Sementara itu, Sekretaris Daerah Kabupaten Dairi, Surung Charles Bantjin, mengatakan penyampaian aspirasi merupakan hak masyarakat. Namun, menurutnya, aksi penyampaian aspirasi di Komisi XII DPR RI tersebut tidak dikomunikasikan terlebih dahulu kepada Pemerintah Kabupaten Dairi.
"Aspirasi penolakan terhadap PT Dairi Prima Mineral sah-sah saja. Dalam persoalan ini memang ada pihak yang pro dan ada yang kontra. Namun, perlu dipertanyakan karena tidak ada pemberitahuan kepada Pemkab Dairi terkait aksi di Jakarta tersebut," kata Surung Charles.
Ia menambahkan, Pemerintah Kabupaten Dairi tetap berkomitmen mendukung investasi yang dinilai mampu mendorong pertumbuhan ekonomi dan meningkatkan kesejahteraan masyarakat, selama berjalan sesuai ketentuan yang berlaku.
"Keberadaan PT Dairi Prima Mineral juga mungkin didukung oleh ribuan masyarakat. Terkait izin lingkungan, pemerintah tentu telah melalui proses analisis dan kajian," tambahnya.

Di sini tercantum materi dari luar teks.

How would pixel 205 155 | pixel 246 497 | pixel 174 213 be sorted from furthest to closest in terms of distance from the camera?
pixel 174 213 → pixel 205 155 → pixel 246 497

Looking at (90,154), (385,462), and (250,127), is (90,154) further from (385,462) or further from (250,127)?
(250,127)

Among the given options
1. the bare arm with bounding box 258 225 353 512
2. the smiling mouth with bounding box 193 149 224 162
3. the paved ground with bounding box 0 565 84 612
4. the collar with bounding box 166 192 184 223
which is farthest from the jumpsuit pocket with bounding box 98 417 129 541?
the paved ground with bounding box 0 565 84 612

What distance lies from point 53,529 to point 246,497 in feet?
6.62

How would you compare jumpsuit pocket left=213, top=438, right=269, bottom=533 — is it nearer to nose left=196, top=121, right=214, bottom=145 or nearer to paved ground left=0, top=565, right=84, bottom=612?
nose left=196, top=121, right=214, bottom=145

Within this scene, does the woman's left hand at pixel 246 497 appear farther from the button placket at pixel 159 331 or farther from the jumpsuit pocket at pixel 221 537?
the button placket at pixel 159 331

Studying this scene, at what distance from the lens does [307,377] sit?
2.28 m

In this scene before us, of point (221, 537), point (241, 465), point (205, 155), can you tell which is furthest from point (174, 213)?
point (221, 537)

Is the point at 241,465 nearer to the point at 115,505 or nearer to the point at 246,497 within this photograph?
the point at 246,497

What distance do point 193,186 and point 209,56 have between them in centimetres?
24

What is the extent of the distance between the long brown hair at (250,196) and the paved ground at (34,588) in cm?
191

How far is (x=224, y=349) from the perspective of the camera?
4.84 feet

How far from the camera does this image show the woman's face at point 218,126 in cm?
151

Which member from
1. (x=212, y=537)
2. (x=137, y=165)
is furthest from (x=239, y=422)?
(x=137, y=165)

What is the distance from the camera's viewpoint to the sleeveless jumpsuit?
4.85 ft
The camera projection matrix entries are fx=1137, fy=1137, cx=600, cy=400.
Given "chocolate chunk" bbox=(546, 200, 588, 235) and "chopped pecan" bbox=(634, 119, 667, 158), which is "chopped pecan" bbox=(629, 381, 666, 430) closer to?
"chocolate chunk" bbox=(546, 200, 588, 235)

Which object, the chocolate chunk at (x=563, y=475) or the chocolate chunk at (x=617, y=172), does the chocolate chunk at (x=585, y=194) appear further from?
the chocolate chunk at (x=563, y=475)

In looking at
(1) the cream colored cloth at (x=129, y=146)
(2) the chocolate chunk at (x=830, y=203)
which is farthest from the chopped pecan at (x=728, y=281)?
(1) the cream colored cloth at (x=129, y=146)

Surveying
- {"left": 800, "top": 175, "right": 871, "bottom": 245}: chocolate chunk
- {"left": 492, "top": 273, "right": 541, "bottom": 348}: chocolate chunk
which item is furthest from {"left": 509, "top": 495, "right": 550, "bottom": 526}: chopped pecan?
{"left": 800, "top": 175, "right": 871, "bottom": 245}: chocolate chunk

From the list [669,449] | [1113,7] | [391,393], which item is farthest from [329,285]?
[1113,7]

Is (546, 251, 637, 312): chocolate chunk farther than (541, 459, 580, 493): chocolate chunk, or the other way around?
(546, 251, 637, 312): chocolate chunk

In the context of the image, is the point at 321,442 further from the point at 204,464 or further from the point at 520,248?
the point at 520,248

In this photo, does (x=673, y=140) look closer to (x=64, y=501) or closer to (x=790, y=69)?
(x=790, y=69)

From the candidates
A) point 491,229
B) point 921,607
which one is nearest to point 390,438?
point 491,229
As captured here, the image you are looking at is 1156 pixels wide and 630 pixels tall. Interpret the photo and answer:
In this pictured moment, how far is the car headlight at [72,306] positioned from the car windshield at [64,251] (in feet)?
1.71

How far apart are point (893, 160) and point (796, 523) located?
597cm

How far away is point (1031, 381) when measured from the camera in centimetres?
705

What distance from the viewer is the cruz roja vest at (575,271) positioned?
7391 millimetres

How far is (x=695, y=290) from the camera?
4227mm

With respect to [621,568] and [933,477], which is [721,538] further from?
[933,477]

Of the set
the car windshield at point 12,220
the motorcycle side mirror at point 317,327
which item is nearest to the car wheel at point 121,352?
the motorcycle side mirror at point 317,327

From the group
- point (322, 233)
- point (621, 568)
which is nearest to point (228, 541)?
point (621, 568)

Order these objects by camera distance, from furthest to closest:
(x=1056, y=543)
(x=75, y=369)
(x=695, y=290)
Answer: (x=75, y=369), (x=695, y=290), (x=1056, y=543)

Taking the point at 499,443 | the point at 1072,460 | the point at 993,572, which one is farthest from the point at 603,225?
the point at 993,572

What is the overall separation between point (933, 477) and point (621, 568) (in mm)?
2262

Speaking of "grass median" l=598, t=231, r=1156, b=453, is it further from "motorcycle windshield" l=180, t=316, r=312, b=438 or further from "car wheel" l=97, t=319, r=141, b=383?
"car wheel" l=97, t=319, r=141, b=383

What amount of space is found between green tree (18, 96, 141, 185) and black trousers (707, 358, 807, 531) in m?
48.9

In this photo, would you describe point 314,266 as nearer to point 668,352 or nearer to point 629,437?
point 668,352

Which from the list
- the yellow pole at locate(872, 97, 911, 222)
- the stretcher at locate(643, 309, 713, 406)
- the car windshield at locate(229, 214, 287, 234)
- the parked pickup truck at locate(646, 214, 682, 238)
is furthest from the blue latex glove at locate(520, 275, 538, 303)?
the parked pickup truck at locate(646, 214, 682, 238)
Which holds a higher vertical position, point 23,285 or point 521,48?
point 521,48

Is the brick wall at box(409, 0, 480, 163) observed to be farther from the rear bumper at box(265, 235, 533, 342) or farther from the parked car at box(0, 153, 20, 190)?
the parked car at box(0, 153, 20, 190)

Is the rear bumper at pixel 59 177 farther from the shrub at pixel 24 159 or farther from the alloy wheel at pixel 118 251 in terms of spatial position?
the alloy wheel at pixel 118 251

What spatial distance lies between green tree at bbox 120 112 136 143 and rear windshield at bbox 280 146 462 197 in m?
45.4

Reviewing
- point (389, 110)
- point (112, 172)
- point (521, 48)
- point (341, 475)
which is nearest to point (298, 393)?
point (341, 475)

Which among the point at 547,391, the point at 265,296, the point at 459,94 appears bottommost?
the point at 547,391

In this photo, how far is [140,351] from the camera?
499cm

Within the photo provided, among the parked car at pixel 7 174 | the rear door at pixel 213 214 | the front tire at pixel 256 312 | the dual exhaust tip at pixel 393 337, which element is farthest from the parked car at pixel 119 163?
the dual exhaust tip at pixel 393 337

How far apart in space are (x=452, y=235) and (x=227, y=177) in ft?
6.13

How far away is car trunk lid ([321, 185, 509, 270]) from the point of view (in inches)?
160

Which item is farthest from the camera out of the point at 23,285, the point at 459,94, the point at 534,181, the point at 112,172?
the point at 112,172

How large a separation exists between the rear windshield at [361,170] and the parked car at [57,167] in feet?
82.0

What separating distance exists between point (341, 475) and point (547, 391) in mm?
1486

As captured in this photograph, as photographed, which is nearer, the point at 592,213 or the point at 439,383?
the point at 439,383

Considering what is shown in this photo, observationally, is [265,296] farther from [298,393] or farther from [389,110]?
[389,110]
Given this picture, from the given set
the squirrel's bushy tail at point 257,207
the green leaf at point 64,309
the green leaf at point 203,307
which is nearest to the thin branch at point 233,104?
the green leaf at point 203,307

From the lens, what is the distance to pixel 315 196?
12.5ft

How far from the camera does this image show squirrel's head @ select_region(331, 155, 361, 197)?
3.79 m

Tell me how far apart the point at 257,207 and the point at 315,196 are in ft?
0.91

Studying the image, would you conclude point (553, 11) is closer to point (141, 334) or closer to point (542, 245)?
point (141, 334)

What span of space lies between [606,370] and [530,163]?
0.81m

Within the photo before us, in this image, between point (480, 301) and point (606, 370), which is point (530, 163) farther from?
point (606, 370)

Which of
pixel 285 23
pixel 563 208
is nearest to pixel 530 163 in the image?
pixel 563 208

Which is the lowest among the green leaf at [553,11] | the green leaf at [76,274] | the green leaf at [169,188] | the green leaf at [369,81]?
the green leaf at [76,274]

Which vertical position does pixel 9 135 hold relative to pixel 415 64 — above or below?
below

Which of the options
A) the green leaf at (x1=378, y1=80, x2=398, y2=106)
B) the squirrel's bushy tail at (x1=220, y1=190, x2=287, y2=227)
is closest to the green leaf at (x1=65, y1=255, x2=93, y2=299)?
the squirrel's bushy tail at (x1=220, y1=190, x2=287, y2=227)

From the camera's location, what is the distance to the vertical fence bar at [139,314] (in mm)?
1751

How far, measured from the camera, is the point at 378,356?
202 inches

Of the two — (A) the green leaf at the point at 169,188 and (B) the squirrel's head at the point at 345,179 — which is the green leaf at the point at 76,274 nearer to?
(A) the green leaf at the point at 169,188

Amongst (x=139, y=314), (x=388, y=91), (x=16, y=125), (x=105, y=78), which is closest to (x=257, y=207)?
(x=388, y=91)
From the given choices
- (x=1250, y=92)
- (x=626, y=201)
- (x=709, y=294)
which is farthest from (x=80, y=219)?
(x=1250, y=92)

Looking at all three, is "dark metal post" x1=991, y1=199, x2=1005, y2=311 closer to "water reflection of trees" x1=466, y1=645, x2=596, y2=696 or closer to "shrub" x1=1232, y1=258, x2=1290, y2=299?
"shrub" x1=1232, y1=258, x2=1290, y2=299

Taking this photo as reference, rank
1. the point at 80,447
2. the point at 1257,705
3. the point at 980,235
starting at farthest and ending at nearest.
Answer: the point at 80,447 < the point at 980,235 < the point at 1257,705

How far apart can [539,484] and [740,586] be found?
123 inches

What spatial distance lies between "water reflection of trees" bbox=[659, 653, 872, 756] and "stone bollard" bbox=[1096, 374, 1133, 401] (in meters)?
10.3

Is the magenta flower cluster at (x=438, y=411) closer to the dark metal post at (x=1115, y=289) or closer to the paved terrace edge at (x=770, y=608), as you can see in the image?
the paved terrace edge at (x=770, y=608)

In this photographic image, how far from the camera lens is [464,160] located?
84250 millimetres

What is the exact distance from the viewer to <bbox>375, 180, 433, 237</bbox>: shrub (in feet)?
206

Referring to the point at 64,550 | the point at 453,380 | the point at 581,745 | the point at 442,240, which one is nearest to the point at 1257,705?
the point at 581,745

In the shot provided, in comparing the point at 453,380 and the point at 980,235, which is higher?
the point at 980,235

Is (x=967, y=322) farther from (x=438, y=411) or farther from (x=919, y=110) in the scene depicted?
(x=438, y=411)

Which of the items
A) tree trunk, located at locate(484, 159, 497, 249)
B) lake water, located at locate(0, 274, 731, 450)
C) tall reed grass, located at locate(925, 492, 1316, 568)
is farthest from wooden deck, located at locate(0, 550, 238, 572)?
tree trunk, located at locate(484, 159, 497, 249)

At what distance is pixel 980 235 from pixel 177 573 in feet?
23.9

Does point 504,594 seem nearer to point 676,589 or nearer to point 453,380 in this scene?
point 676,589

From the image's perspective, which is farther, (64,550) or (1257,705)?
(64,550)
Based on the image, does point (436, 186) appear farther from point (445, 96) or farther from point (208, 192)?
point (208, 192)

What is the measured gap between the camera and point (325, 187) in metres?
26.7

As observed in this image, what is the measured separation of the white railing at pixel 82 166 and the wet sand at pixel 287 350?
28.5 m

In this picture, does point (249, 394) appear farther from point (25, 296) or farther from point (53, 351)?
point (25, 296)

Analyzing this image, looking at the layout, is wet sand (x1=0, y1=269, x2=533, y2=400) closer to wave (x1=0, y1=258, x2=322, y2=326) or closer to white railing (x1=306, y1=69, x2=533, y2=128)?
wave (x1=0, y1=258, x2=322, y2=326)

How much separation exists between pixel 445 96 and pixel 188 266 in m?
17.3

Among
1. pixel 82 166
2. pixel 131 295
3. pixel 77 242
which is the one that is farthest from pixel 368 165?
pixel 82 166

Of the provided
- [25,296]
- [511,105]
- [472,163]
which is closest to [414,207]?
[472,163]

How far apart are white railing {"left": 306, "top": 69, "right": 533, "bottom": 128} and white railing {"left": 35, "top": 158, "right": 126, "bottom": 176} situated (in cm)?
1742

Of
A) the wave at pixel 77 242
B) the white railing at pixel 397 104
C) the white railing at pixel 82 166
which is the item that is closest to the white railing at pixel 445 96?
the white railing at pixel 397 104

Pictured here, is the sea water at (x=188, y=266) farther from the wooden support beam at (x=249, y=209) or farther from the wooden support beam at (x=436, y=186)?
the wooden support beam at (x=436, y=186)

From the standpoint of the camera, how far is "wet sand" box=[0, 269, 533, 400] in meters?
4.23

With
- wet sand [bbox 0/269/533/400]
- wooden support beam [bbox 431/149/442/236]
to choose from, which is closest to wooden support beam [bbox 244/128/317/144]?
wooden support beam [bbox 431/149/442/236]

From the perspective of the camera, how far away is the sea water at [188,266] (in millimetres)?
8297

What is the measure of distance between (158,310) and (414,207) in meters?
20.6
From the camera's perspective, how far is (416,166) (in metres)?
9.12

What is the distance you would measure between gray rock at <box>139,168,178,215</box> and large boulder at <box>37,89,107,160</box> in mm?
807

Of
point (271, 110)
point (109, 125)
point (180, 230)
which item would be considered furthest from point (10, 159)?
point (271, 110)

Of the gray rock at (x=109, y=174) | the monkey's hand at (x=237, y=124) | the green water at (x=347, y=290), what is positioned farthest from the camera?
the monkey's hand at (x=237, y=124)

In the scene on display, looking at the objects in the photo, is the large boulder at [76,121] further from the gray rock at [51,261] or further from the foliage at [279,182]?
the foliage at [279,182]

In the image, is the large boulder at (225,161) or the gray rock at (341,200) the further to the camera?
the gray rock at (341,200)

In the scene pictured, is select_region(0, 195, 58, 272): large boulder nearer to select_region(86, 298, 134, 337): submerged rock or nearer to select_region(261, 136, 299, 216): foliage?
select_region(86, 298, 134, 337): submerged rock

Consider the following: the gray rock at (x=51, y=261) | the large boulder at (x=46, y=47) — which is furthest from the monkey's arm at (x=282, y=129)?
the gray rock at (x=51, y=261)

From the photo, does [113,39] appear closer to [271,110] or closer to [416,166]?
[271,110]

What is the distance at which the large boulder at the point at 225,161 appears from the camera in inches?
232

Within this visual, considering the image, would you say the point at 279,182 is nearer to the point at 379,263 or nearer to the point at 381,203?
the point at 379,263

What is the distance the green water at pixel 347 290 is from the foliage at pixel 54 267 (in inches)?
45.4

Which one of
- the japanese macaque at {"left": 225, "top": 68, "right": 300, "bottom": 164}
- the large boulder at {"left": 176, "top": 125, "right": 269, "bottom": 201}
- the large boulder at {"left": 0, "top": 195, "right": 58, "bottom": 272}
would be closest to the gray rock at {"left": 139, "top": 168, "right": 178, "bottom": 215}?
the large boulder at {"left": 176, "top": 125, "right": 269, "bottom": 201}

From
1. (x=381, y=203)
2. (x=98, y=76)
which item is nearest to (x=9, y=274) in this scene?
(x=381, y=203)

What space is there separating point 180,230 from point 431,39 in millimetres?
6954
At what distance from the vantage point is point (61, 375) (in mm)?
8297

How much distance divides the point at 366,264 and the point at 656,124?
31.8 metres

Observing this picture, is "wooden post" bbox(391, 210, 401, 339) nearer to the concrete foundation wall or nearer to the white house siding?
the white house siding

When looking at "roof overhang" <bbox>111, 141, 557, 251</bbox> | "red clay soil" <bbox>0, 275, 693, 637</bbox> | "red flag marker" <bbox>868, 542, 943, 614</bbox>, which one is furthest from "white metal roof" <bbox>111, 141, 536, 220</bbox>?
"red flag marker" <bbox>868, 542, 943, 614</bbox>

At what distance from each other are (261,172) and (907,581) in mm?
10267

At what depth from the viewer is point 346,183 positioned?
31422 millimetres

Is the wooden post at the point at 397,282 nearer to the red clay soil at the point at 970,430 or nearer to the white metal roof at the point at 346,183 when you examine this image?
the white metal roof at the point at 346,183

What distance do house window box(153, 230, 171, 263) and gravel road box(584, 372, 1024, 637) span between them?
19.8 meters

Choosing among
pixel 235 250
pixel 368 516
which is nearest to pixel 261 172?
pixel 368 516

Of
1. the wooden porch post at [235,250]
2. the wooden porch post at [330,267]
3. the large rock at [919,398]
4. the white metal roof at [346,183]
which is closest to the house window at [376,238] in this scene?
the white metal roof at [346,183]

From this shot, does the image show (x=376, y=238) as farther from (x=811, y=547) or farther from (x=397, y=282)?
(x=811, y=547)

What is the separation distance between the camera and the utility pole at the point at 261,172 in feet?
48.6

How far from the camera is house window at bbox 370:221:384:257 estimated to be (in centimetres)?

Sebelumnya, pada Selasa (7/7/2026), sejumlah perwakilan warga dan organisasi menyampaikan aspirasi kepada Komisi XII DPR RI di Jakarta. Mereka meminta DPR RI merekomendasikan pencabutan izin operasional PT Dairi Prima Mineral.
Audiensi tersebut dihadiri oleh perwakilan JATAM, BEM UI, BEM UIN, Perantau Dairi, JKLPK, KSPPM, Petrasa, YDPK, kuasa hukum warga Dairi, WALHI Nasional, serta Komunitas Porong.
Dalam penyampaiannya, mereka mengaku khawatir aktivitas pertambangan PT Dairi Prima Mineral berpotensi menimbulkan dampak lingkungan dan risiko bencana. Kekhawatiran tersebut meliputi potensi berkurangnya sumber air, gangguan kesehatan, pencemaran udara, debu, kebisingan, hingga kemungkinan terjadinya amblesan tanah yang dapat berdampak pada permukiman warga.
Melalui aspirasi tersebut, warga berharap Pemerintah Kabupaten Dairi bersama Komisi XII DPR RI memberikan perhatian serius terhadap kekhawatiran masyarakat serta mencari solusi terbaik atas tuntutan penutupan PT Dairi Prima Mineral.